Sharma arrested Iqbal Kaskar; brother of Global Terrorist Dawood Ibrahim in Mumbai on the charges of extortion.

==Dismissal and subsequent reinstatement==
On 31 August 2008 the Maharashtra government dismissed Sharma for involvement and contacts with criminals. Police obtained telephonic interceptions of Sharma's conversations with criminals and about criminal activities while the Intelligence Bureau provided intelligence implicating Sharma in the activities of the Dawood Ibrahim gang. However, Sharma is amongst several officers of the encounter squad facing official inquiries. Sharma professed his innocence, described his dismissal as wrongful and accused the Chhota Rajan gang of framing him. Police and media sources speculate that Sharma may be targeted by the Chhota Rajan gang, and hence he has been granted police protection round-the-clock; although dismissed officers are not entitled to police protection. Several media sources have nicknamed him "Bombay's Dirty Harry."

However, on 7 May 2009, Sharma was reinstated to the Mumbai city force of the Maharashtra Police after a state justice tribunal set up to study the allegations rejected the corruption charges against him and ordered his instant reinstatement. After getting reinstated at Mumbai Police Headquarters, Sharma was transferred to the Thane Police Commissioner office on 23 August.

==Acquittal and subsequent conviction in encounter case==
On 5 July 2013, a Mumbai court acquitted Sharma of all the charges in the 2006 Lakhan Bhaiyya encounter case.

On 19 March 2024, following an appeal by the prosecution and the deceased's brother, the Bombay High Court overturned the acquittal, calling it "perverse" and "unsustainable", and sentenced Sharma to life imprisonment.

Sharma got bail from the Supreme Court in May 2024.

==Antilia case: murder of Mansukh Hiren==
Former Mumbai Police Commissioner Param Bir Singh met former encounter specialist police officer Pradeep Sharma after the death of businessman Mansukh Hiren, whose vehicle was found filled with explosives near the residence of industrialist Mukesh Ambani, according to the National Investigation Agency or NIA which is probing the case.

The probe agency learnt about the meeting during a statement by a Mumbai Police Crime Branch Assistant Commissioner of Police, officials said. The officer told NIA that encounter specialist Pradeep Sharma and Assistant Police Inspector Sachin Waze held meeting with Param Bir Singh on March 5, 2021, the day Thane-based businessman Mansukh Hiren was found dead in a creek in Mumbai. The officer said that he saw the two officers leaving Param Bir Singh's cabin when he was going to meet the latter along with the Deputy Commissioner of Police and Joint Commissioner of Police (Crime) after hearing the news of Mansukh Hiren's death

On the death of Mansukh Hiren, Parambir Singh is learned to have called the incident "unfortunate". "It was unfortunate that Mansukh committed suicide. Under pressure, he should not have given his life," according to the statement of the Assistant Police Commissioner's statement given to the NIA.
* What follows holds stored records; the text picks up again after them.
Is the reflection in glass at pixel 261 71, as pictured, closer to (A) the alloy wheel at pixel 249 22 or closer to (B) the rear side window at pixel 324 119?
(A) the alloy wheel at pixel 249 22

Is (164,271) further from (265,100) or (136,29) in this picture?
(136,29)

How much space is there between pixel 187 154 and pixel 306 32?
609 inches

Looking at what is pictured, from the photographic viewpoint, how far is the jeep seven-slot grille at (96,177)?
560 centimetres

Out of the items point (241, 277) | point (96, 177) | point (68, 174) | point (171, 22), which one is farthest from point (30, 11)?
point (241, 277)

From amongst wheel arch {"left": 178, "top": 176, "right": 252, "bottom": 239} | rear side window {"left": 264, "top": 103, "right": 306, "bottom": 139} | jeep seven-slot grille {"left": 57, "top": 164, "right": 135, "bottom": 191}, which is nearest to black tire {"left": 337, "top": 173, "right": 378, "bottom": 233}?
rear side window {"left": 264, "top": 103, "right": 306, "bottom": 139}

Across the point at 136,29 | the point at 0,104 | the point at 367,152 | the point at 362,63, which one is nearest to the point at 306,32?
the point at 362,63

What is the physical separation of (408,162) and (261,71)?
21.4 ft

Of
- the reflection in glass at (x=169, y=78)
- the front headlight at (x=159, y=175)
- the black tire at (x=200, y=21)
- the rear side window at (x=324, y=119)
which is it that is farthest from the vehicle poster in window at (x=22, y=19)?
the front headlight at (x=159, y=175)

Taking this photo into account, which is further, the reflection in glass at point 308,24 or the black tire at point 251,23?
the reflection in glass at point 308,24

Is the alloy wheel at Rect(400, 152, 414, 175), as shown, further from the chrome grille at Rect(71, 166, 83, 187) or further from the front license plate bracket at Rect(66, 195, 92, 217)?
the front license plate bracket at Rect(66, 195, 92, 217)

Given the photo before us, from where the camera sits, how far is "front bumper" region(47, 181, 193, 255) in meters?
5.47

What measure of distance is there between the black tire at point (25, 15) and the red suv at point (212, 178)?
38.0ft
The NIA chargesheet points to Pradeep Sharma's role in the death of Mansukh Hiren. According to the chargesheet filed by the probe agency, accused Santosh Shelar had called Pradeep Sharma - using a SIM card provided by a bookie - after Mansukh Hiren was killed and told him that the "work had been done". Santosh Shelar was arrested in connection with the murder in June.

==In popular culture==
- Mumbai Mafia: Police vs Underworld 2023 Netflix documentary focusing on, and featuring Pradeep Sharma.
- Rege, a Marathi film (2014) starring Mahesh Manjrekar as Pradeep Sharma; "Class of 83" role of Pramod Shukla is inspired by him.
- The book The Class of 83 by S. Hussain Zaidi, delves deep into the encounters conducted by Pradeep Sharma and others.